Tumor organ drug screening also provides high-quality readings, such as high signal-to-noise ratio and low intra plate variation, demonstrating the robustness of the platform.

Pdxo screening can be used to evaluate compounds and their combinations in a large number of tumor models. The research can then be transferred directly to in vivo modeling using the matched PDX model.

Differences between tumor like organs and standard 2D drug screening

Some differences from standard 2D screening need to be considered when planning organ screening.

As mentioned above, tumor like organs can be cryopreserved and then resuscitated for HTS incorporation. This may result in a slightly longer lead time than standard in vitro cell lines.

The current 384 format used for organ like screening is not as high as the standard cell line HTS. This is partly due to the amplification potential of organoids, because the culture and inoculation standards of organoids are different from 2D monolayer culture. For example, the size, density and morphology of organoids in 3D culture, as well as passage steps, take more time.

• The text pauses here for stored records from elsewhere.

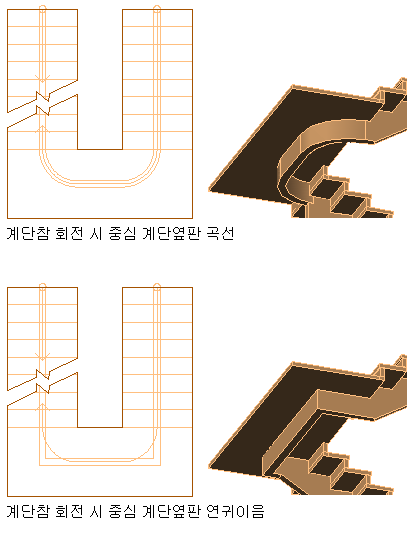 계단참 회전 시 중심 계단옆판 곡선

계단참 회전 시 중심 계단옆판 연귀이음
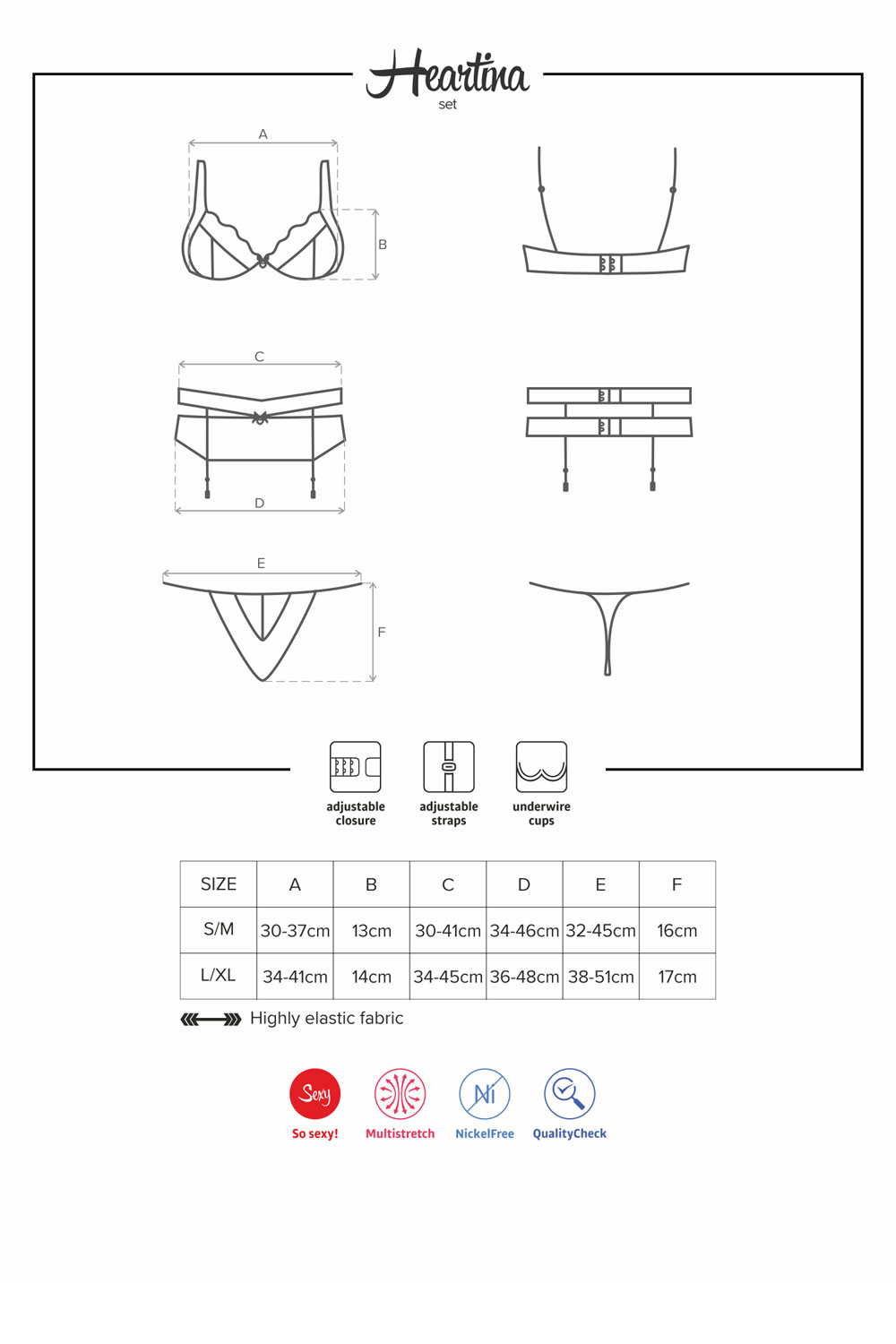 Heartina
set

A
B

C
D

E
F

adjustable closure

adjustable straps

underwire cups

| SIZE | A | B | C | D | E | F |
|---|---|---|---|---|---|---|
| S/M | 30-37cm | 13cm | 30-41cm | 34-46cm | 32-45cm | 16cm |
| L/XL | 34-41cm | 14cm | 34-45cm | 36-48cm | 38-51cm | 17cm |

Highly elastic fabric

Sexy
So sexy!

Multistretch

Ni
NickelFree

QualityCheck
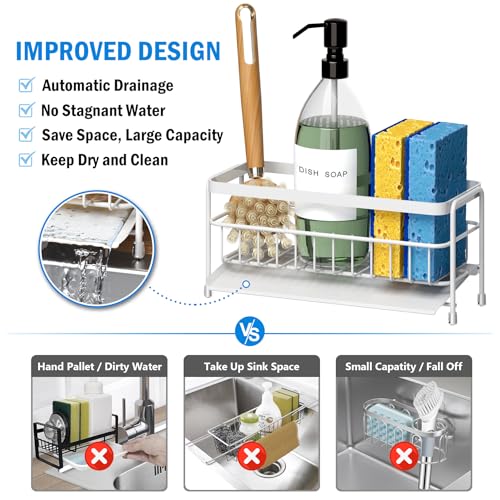 IMPROVED DESIGN

Automatic Drainage
No Stagnant Water
Save Space, Large Capacity
Keep Dry and Clean

DISH SOAP

VS

Hand Pallet / Dirty Water

Take Up Sink Space

Small Capatity / Fall Off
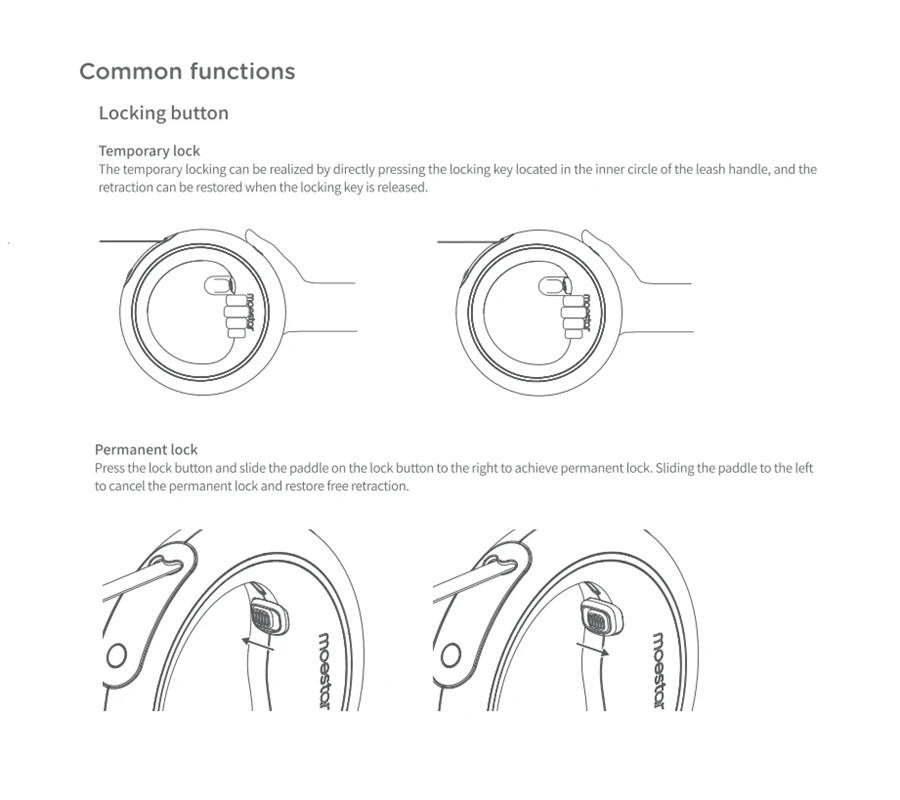 Common functions

Locking button

Temporary lock

The temporary locking can be realized by directly pressing the locking key located in the inner circle of the leash handle, and the retraction can be restored when the locking key is released.

moestar

moestar

Permanent lock

Press the lock button and slide the paddle on the lock button to the right to achieve permanent lock. Sliding the paddle to the left to cancel the permanent lock and restore free retraction.

moestar

moestar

Therefore, it is necessary to have experience and professional knowledge of organ like culture in the design of screening scheme and genomic, histopathological and pharmacological analysis of tumor like organs.

Based on the clinical relevance of tumor like organs, it is clear that other in vitro screening tools cannot match the organoid screening data. In early drug development, the availability of such large-scale screening is exciting.

Conclusion
The lack of a preclinical model system that can reflect the primary patient's tumor is a major setback in early oncology drug development. The use of tumor like organs in vitro in large-scale drug screening can help overcome this problem and provide a robust, scalable and predictable 3D system to revitalize the current development workflow.